+++ Data to process
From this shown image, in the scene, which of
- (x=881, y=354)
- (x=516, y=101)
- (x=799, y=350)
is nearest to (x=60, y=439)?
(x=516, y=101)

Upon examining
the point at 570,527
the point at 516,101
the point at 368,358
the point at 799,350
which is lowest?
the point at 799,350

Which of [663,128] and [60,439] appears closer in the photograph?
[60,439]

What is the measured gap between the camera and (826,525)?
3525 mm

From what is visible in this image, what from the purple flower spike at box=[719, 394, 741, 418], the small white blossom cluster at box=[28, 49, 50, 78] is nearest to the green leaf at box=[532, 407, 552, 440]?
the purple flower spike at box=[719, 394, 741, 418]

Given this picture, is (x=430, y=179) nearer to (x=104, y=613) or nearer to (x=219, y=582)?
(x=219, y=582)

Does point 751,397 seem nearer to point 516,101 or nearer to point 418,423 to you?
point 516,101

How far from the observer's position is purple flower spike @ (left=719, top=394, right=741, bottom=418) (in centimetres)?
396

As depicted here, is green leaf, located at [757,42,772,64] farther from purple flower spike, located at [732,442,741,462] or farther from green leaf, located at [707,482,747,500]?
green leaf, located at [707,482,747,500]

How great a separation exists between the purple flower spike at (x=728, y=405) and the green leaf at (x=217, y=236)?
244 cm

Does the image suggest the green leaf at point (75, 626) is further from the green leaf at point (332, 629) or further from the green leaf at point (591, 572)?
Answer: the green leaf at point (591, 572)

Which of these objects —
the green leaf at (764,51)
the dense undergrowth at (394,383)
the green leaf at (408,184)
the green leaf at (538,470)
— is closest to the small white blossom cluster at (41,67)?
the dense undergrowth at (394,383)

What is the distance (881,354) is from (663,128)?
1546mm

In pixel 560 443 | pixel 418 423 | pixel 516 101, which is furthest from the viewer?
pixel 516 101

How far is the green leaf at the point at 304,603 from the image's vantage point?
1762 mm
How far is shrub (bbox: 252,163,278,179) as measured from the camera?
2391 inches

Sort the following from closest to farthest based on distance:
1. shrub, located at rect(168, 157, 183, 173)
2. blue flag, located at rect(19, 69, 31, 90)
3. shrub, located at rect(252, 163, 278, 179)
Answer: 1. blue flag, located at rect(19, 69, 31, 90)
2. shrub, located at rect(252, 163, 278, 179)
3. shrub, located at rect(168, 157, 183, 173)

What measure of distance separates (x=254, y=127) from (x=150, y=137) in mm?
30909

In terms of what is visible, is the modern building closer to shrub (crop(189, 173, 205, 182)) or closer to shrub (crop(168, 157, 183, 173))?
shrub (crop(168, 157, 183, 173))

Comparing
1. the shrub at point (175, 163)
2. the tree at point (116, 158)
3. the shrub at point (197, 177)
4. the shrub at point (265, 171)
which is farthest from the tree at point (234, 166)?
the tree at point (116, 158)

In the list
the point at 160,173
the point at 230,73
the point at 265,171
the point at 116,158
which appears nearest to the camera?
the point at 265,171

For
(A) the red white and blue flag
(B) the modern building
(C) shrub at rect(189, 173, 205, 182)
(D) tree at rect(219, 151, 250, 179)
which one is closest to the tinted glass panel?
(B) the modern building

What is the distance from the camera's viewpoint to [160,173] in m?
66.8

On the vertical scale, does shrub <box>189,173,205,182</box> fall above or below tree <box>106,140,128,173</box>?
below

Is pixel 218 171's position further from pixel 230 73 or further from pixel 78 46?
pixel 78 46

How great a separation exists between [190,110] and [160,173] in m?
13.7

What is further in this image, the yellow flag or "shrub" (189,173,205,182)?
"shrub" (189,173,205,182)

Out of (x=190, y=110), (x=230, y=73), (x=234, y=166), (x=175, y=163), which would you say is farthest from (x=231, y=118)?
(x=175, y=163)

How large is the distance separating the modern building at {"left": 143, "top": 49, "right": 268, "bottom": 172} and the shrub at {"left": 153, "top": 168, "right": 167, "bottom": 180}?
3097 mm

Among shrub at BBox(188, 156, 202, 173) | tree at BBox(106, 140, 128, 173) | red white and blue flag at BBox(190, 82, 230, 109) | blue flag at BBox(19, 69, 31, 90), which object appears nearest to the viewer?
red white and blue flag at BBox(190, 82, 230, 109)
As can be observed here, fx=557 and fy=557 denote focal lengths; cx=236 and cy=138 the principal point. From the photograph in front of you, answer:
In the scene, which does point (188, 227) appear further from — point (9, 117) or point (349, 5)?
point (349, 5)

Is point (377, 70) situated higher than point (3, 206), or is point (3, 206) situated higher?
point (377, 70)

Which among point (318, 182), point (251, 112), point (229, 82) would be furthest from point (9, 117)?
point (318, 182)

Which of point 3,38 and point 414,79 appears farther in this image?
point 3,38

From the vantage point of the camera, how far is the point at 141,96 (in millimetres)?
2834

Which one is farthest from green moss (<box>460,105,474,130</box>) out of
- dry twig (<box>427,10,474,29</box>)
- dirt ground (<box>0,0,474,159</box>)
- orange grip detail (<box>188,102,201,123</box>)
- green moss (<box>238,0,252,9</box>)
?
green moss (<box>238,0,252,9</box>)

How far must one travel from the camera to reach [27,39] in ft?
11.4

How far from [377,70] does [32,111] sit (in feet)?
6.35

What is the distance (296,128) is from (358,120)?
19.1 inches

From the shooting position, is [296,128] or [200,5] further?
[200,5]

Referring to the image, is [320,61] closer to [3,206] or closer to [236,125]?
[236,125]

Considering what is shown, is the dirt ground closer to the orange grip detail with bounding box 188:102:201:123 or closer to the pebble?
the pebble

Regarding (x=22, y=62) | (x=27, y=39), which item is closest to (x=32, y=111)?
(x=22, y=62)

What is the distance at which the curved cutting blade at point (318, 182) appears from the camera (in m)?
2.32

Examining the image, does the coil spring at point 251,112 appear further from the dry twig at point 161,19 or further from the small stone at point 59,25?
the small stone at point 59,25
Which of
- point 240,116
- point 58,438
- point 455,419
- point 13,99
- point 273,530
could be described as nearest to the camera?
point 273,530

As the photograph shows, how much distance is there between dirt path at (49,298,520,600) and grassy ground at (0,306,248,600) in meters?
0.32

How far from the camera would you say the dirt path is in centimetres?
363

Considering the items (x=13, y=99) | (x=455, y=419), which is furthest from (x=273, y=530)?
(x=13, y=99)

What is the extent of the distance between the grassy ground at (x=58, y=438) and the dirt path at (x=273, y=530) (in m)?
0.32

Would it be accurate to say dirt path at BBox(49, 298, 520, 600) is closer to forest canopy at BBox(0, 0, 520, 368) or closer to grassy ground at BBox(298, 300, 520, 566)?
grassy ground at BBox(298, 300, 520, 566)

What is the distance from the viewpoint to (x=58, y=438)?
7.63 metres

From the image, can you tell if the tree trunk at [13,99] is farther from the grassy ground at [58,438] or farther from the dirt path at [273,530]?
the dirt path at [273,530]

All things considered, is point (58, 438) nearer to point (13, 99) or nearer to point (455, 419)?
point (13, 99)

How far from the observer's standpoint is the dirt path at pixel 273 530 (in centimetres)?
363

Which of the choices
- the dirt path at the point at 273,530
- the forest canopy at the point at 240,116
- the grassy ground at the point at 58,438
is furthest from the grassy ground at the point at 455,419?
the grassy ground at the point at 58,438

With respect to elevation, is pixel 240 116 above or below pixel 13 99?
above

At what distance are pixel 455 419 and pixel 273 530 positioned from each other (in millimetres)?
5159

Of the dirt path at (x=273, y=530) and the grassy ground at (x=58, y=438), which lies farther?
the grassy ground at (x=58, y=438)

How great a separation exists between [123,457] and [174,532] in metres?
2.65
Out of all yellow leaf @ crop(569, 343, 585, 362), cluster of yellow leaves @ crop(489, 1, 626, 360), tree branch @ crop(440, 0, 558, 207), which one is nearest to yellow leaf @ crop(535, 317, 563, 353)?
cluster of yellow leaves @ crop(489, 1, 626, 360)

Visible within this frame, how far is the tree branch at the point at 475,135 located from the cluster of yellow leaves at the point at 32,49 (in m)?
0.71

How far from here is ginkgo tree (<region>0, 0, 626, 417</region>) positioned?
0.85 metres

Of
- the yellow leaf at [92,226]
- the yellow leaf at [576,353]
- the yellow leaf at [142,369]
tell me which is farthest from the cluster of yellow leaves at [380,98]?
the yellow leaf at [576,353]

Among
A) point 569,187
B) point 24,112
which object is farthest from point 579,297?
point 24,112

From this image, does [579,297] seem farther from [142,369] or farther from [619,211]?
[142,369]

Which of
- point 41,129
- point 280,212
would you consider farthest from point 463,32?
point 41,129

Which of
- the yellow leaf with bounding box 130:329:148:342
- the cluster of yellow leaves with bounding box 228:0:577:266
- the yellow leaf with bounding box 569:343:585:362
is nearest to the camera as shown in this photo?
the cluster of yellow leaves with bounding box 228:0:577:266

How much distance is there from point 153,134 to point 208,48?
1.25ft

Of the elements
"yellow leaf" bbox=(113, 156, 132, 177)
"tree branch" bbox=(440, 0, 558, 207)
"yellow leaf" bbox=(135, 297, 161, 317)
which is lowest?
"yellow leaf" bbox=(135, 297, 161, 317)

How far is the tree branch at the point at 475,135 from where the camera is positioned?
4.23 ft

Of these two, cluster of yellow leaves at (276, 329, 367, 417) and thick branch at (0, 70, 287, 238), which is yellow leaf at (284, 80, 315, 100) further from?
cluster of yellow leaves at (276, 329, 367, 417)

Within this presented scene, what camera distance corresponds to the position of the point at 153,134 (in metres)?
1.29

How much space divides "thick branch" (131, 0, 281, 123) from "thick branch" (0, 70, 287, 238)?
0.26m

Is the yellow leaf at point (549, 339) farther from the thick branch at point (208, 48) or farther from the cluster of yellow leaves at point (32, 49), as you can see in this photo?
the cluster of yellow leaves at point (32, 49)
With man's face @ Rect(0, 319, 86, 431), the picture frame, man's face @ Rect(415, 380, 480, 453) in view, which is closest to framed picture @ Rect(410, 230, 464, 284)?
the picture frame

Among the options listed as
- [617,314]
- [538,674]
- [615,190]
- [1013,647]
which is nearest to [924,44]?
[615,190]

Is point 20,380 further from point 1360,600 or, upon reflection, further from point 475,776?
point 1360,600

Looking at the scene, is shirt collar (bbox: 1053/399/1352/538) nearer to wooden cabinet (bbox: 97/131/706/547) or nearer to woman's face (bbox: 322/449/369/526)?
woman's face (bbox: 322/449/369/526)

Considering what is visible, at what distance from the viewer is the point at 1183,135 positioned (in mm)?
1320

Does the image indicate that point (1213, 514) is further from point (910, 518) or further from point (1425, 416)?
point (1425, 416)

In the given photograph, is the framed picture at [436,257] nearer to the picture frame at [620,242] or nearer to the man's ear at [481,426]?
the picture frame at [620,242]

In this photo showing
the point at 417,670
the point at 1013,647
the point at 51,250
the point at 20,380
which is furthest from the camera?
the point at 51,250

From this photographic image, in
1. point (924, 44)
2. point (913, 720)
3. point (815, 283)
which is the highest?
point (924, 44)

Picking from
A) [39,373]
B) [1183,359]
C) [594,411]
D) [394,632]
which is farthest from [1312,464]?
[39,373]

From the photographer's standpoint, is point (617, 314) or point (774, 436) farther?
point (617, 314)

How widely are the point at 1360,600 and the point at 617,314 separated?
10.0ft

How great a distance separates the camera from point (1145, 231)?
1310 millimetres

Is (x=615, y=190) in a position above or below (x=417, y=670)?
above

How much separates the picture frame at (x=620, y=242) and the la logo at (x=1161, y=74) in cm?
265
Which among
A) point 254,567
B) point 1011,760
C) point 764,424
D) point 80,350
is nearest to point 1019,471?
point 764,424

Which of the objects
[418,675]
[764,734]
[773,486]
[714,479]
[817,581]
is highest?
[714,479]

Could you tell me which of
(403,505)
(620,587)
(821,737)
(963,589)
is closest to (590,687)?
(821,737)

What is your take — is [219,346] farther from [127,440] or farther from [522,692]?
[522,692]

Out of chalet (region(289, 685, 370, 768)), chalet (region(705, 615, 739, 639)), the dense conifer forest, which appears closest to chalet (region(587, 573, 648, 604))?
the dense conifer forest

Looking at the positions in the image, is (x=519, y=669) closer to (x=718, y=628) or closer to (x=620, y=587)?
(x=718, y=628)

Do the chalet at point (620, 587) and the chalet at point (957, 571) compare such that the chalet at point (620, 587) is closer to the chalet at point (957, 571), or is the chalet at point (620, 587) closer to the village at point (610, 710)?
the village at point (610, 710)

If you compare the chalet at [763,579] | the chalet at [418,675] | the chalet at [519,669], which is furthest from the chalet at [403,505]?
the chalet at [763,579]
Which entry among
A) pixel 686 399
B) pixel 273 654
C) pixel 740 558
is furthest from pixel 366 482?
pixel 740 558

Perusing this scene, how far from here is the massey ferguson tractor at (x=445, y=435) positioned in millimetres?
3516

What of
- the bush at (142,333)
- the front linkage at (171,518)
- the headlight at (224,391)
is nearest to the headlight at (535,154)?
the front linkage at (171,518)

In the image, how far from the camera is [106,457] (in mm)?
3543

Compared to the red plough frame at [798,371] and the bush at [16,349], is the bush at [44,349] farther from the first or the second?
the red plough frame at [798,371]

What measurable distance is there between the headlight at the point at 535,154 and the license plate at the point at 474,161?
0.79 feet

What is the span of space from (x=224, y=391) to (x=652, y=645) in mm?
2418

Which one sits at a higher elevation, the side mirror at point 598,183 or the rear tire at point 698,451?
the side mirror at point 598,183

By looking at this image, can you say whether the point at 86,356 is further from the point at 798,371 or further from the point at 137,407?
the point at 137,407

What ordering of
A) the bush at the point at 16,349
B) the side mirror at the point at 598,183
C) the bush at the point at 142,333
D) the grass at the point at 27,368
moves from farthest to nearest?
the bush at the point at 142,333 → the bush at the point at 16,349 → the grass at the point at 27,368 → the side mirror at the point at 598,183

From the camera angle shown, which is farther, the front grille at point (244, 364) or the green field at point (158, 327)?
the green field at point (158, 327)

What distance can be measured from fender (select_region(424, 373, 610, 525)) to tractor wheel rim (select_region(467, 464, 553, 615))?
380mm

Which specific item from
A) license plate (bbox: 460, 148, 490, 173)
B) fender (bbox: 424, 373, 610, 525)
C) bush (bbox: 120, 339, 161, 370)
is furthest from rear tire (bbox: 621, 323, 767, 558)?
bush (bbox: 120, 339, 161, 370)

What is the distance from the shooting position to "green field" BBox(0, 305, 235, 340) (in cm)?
++++++
Your instructions
Starting with the line that contains "Does point 751,397" and going on through the line that contains "3. shrub, located at rect(168, 157, 183, 173)", rewrite the material with "observer's" swapped for "viewer's" and everything else unchanged. Return only those lines.

Solution for this exercise
Does point 751,397 seem nearer to point 516,101 or nearer to point 418,423 to you?
point 516,101

How far from the viewer's position is purple flower spike @ (left=719, top=394, right=741, bottom=418) (in centimetres)?
396

As depicted here, is green leaf, located at [757,42,772,64] farther from purple flower spike, located at [732,442,741,462] or farther from green leaf, located at [707,482,747,500]?
green leaf, located at [707,482,747,500]

How great a separation exists between the purple flower spike at (x=728, y=405) and the green leaf at (x=217, y=236)?
244 cm

Does the image suggest the green leaf at point (75, 626) is further from the green leaf at point (332, 629) or further from the green leaf at point (591, 572)?
Answer: the green leaf at point (591, 572)

Which of these objects —
the green leaf at (764,51)
the dense undergrowth at (394,383)
the green leaf at (408,184)
the green leaf at (538,470)
— is closest to the small white blossom cluster at (41,67)?
the dense undergrowth at (394,383)

What is the distance (881,354) is from (663,128)?
1546mm

In pixel 560 443 | pixel 418 423 | pixel 516 101, which is furthest from the viewer?
pixel 516 101

How far is the green leaf at the point at 304,603 from the image's vantage point?
1762 mm
How far is shrub (bbox: 252,163,278,179) as measured from the camera?
2391 inches

Sort the following from closest to farthest based on distance:
1. shrub, located at rect(168, 157, 183, 173)
2. blue flag, located at rect(19, 69, 31, 90)
3. shrub, located at rect(252, 163, 278, 179)
Answer: 1. blue flag, located at rect(19, 69, 31, 90)
2. shrub, located at rect(252, 163, 278, 179)
3. shrub, located at rect(168, 157, 183, 173)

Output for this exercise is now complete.